Com direito a mergulho na burocracia selvagem e viagens arriscadas a
lugares remotos do país.
Apresentei esse mesmo casal,
sugerindo-os como consultores, a um outro casal de amigos brasileiros
que mora no exterior com o mesmo drama. Novamente, fui testemunha de
cenas comoventes e inesquecíveis. O coração deles se abrindo ao
constatar, numa visita ao Brasil, o quanto os filhos adotivos (na
ocasião já eram dois!) haviam sido incorporados e amados como filhos
pelo casal “consultor”. Apenas filhos, sem o adjetivo: adotivos.
Mais
recentemente, um outro casal de amigos adotou uma garota com 7 anos!
Pude testemunhar como, com o avançar da convivência, do afeto e das
inevitáveis crises entre eles, cada um parece ter nascido para o outro.
Tanto os “novos” pais pareciam ter recebido a encomenda perfeita para
renovar o casamento deles quanto a linda garota, já grandinha e
serelepe, ter nascido para encontrar, um dia, aqueles novos pais.
Quero
ainda registrar e agradecer a história enviada pela leitora Patrícia
Silva, de Jaguariúna (SP), que inspirou esta coluna.
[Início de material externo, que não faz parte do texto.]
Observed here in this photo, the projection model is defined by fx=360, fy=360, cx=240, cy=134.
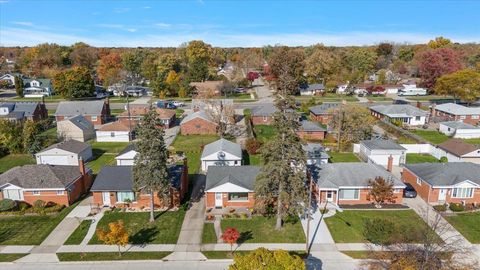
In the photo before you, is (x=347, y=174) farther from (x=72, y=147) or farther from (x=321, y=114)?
(x=321, y=114)

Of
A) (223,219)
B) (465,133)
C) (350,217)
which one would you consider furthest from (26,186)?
A: (465,133)

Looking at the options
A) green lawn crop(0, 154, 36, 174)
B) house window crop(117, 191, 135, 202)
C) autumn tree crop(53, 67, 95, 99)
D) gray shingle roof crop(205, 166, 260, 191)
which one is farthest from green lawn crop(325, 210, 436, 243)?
autumn tree crop(53, 67, 95, 99)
Depois de três
anos, e muitas incertezas, na fila do Cadastro Nacional de Adotantes,
Patrícia relata com coragem tocante a transformação da vida dela e de
seu marido, Gil, com a chegada do pequeno Nicolas. Patrícia sugere que o
assunto “adoção” seja abordado de forma mais simples e direta para
injetar coragem nos outros casais que vivem o mesmo drama dela. Concordo
100% e digo mais: penso que todos os filhos, de uma forma ou de outra,
adotam os seus pais e vice-versa. Somos todos pais e filhos adotivos.